_GOAL OF THE EXERCISE_
Set down exactly the lines running from the line with "Putting the green" to the end of the listing below, both ends included.

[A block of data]
########
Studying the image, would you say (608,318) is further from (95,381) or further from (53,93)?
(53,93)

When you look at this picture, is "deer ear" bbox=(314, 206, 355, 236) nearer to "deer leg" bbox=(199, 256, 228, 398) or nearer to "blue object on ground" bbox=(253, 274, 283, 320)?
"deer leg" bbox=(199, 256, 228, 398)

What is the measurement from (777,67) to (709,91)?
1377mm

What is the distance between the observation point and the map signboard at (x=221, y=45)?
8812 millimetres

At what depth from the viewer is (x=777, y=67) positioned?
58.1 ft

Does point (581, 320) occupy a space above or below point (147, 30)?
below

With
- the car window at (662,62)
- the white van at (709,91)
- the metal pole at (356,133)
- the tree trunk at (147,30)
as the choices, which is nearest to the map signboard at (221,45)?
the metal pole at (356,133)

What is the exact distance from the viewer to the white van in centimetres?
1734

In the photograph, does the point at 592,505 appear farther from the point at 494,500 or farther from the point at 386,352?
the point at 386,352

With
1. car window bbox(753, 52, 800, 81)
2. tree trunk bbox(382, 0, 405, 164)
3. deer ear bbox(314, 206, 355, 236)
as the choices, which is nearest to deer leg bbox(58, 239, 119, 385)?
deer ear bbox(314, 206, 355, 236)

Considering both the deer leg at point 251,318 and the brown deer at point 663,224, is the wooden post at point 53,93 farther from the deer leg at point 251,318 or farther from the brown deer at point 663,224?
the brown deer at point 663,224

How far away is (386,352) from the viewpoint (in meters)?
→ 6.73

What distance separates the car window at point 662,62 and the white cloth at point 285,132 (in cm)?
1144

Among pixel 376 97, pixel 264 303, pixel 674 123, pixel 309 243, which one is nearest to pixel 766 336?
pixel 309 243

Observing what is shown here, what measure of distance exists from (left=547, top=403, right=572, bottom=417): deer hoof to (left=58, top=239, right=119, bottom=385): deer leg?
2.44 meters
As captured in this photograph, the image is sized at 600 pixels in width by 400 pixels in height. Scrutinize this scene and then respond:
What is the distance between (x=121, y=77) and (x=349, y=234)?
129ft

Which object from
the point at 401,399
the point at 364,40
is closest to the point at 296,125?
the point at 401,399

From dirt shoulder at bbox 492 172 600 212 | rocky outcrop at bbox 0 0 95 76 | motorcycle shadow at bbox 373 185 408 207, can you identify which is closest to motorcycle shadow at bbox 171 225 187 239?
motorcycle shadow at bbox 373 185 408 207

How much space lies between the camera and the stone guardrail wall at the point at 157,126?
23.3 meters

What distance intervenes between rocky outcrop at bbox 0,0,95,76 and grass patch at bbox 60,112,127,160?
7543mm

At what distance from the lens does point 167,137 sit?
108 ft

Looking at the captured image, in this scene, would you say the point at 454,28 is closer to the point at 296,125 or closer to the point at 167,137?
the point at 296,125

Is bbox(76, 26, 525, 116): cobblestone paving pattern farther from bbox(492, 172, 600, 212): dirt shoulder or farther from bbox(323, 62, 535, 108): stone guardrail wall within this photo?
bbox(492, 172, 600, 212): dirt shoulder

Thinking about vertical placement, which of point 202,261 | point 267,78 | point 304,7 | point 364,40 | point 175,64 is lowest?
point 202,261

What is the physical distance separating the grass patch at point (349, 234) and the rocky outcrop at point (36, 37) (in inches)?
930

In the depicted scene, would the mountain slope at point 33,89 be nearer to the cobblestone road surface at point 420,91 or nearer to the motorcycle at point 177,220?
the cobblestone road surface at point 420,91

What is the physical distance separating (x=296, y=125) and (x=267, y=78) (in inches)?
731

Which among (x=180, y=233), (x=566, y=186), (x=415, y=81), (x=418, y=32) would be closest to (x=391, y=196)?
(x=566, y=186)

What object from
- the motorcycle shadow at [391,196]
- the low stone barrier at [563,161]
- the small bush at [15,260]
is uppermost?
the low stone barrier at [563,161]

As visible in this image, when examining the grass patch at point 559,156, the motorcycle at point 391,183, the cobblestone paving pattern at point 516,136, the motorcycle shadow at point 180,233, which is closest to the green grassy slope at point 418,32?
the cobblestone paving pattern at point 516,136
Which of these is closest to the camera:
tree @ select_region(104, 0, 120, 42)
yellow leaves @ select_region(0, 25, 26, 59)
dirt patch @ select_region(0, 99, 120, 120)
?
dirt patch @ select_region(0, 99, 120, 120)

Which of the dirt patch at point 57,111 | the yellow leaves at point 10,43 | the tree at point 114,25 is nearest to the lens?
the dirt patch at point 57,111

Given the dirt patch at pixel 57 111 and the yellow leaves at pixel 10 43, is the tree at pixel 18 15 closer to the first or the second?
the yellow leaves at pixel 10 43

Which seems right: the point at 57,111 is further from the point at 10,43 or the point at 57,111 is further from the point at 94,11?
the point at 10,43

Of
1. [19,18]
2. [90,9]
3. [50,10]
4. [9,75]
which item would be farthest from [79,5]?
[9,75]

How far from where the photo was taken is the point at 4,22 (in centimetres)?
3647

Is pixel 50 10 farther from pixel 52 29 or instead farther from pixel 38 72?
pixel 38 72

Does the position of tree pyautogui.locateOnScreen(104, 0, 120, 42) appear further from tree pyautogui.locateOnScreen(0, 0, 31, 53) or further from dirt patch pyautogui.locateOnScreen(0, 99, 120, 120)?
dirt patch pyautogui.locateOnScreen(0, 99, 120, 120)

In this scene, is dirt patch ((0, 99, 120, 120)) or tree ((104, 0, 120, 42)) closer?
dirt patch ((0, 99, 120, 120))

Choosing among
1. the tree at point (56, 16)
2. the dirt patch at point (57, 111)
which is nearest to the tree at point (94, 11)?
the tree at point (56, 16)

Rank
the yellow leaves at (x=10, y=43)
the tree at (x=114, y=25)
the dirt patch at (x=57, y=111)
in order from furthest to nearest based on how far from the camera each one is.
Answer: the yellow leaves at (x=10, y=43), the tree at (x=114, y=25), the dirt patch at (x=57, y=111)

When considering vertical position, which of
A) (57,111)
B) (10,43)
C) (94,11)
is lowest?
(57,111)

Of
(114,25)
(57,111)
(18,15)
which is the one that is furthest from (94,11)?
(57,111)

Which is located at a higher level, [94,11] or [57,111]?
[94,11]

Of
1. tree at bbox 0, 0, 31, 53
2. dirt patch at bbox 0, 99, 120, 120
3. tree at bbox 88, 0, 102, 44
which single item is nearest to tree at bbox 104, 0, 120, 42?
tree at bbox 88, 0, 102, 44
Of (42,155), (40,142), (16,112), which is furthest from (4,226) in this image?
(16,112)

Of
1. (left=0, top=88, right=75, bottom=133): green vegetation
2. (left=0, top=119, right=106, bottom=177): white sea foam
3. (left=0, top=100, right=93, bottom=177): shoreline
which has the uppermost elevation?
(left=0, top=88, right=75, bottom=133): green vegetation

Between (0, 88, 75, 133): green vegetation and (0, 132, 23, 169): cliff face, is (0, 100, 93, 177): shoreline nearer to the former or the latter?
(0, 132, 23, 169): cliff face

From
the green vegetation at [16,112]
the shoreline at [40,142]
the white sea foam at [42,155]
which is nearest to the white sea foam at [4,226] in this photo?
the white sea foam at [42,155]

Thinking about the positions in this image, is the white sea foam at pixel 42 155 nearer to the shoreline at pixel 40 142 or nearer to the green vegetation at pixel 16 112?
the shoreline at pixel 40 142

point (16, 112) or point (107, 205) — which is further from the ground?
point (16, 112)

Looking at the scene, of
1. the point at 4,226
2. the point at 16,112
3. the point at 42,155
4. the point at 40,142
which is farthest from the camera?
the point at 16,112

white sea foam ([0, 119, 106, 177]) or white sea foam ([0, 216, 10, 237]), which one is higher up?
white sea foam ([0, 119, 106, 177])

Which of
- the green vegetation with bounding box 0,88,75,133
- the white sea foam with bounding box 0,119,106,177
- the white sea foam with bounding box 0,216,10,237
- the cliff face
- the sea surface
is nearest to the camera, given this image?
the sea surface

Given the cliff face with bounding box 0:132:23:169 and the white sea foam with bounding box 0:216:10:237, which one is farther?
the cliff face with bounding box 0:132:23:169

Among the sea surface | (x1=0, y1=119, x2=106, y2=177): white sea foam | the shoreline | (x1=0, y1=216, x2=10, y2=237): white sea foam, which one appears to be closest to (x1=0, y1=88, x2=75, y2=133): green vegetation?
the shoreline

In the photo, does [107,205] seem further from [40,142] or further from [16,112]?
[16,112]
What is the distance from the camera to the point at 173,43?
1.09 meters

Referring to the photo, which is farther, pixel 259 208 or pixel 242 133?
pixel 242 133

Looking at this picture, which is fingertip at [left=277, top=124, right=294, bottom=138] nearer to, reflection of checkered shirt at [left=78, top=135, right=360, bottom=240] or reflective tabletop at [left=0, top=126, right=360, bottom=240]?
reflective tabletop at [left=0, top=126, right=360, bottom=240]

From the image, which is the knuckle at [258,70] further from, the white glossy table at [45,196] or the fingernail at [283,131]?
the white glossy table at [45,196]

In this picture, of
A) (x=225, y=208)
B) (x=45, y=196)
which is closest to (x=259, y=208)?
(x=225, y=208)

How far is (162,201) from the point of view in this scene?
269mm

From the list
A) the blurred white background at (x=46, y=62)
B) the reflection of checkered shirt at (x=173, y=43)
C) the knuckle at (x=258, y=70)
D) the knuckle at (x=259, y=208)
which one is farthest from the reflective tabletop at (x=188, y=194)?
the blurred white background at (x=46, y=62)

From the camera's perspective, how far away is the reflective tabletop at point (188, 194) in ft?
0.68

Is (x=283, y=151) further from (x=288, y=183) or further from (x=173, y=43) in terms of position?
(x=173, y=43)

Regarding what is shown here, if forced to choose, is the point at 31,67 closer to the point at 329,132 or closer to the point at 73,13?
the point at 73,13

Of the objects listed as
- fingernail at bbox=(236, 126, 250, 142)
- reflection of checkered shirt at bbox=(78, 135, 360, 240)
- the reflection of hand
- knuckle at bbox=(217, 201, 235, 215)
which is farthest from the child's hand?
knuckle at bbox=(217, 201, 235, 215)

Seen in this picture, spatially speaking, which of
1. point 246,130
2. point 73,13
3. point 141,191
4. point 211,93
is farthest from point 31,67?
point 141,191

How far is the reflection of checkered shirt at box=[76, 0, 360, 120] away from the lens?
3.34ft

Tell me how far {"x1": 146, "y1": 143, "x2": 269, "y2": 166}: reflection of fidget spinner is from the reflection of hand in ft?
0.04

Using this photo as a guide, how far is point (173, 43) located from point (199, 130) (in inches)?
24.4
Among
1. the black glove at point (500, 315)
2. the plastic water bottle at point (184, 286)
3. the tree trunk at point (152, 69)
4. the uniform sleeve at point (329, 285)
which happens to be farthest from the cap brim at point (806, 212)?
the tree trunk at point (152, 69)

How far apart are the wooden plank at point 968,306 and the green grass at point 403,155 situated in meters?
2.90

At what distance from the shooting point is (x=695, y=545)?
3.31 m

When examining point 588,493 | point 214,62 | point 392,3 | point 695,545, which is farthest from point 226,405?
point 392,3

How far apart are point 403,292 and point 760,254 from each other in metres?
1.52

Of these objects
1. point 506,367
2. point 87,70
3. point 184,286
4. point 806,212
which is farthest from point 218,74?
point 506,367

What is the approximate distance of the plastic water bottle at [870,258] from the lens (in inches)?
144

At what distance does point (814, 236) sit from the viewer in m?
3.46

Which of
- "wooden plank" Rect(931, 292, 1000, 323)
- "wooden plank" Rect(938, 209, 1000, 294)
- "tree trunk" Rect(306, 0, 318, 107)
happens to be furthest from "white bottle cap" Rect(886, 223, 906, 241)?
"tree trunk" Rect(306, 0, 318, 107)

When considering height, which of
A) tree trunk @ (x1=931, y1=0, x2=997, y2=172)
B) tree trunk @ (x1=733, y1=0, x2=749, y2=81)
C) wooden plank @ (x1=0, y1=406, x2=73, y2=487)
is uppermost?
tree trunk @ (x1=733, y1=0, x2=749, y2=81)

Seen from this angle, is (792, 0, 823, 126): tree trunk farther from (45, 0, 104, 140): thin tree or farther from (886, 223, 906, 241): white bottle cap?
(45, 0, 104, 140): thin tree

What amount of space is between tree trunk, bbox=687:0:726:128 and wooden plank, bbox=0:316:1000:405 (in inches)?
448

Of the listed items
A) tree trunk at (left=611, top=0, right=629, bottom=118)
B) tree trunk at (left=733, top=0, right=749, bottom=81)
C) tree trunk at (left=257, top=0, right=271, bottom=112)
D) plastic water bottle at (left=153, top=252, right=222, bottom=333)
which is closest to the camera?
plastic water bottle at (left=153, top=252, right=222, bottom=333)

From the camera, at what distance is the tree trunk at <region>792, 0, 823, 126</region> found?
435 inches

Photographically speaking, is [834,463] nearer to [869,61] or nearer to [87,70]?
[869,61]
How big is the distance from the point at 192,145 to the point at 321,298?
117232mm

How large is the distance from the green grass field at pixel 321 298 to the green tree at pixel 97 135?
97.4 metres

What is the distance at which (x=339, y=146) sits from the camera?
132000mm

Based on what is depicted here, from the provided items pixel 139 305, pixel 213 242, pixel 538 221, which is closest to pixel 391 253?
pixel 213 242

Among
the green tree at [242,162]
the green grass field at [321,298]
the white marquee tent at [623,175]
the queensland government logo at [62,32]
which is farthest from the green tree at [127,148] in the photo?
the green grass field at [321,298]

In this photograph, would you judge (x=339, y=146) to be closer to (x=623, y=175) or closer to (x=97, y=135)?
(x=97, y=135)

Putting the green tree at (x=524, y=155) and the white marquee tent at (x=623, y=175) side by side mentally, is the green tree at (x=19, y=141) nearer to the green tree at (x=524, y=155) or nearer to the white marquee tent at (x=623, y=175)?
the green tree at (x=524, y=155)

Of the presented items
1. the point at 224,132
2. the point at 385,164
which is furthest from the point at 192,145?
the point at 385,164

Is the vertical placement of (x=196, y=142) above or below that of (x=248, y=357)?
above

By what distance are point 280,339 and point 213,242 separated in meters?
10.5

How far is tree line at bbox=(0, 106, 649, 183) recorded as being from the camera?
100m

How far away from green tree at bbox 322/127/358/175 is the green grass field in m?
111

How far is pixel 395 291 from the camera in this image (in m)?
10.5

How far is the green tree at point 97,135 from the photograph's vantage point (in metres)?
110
########
_RESPONSE TO THIS EXERCISE_
Putting the green tree at (x=524, y=155) and the white marquee tent at (x=623, y=175) side by side mentally, is the green tree at (x=19, y=141) nearer to the green tree at (x=524, y=155) or nearer to the white marquee tent at (x=623, y=175)?
the green tree at (x=524, y=155)

Of the presented items
1. the point at 224,132
2. the point at 385,164
which is furthest from the point at 192,145?
the point at 385,164

Is the vertical placement of (x=196, y=142) above or below that of (x=248, y=357)?
above

By what distance are point 280,339 and point 213,242 separated in meters?
10.5

How far is tree line at bbox=(0, 106, 649, 183) recorded as being from the camera?
100m

How far away from green tree at bbox 322/127/358/175 is the green grass field in m?
111

How far is pixel 395 291 from the camera in this image (in m)?
10.5

How far is the green tree at point 97,135 from the photograph's vantage point (in metres)?
110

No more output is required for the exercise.